Source extract:
------------------------
Anonymity And Consequences: Should We Care About Internet Asshats Who Get Outed?
Alex Kochno had a bug up his ass about uppity women. So he sent an unsigned email to the proprietors of the blog Feministing venting his spleen:
Men are better than women look at the comparison in IQ men are scientifically proven to have a higher IQ by roughly 5 points, or 5% you cannot dispute science sorry and if you want a much better website than your shitty one you might want to go to [redacted]. I think you would gain a lot more knowledge from that website and you might learn about the truth that way you would not be so stupid and ignorant you stupid cunts.
By itself this is not remarkable; anyone who writes a high-traffic blog on controversial subjects will get hate mail, and female writers get hateful crap like this all the time. And many people with serious issues about women have a poor grasp of logic and the English language.
What makes it notable is that Alex Kochno, who hoped to take advantage of the anonymity provided by the internet, is not a rocket scientist, and as a result sent this little screed from his school email account at Southern Illinois University, where he was a member of the Southern Illinois University College Republicans and their … wait for it … wait for it … public relations officer.
------------------------
Write out the passage of the post on internet anonymity starting with "By itself this" and going on through "the English language.".

Material provided:
------------------------
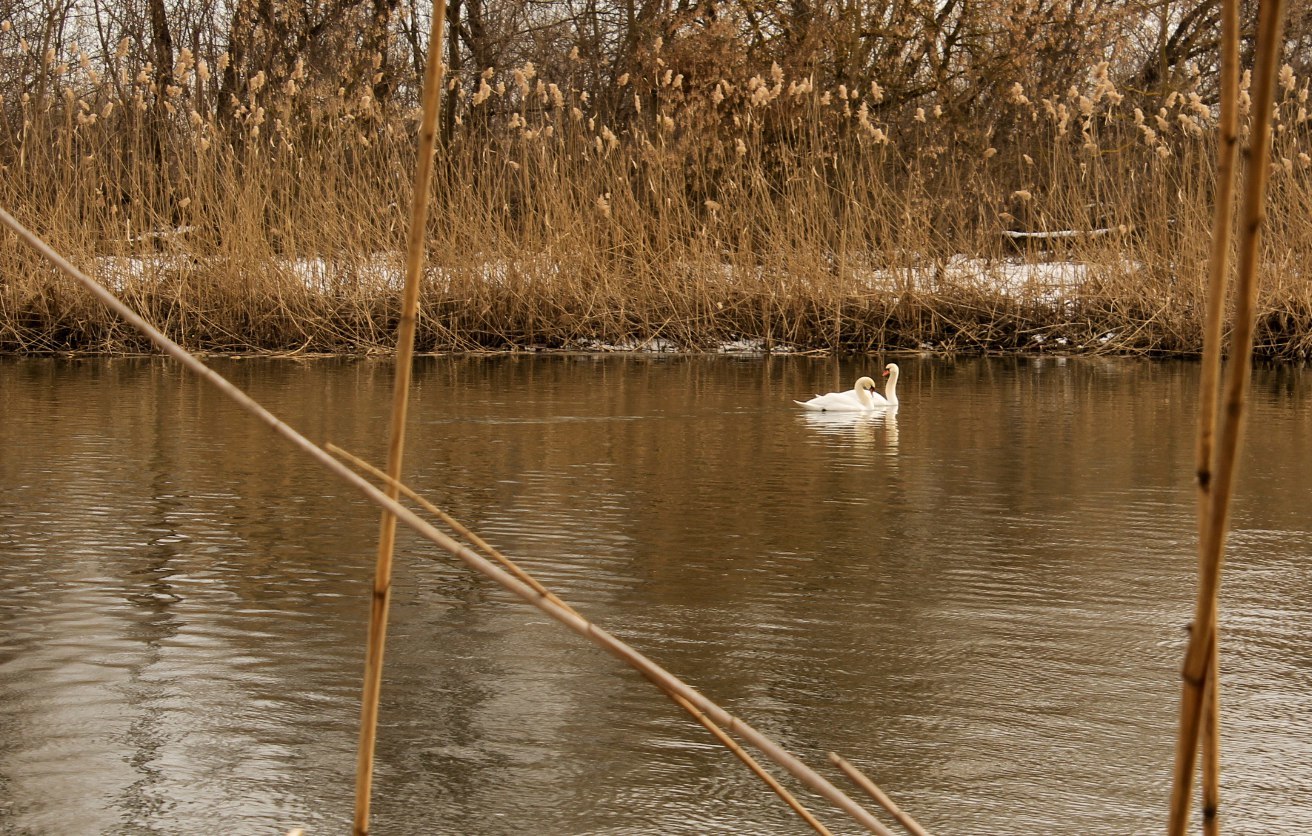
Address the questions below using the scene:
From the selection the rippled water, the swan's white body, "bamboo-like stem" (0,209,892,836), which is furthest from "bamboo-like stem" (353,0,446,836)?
the swan's white body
------------------------
Task answer:
By itself this is not remarkable; anyone who writes a high-traffic blog on controversial subjects will get hate mail, and female writers get hateful crap like this all the time. And many people with serious issues about women have a poor grasp of logic and the English language.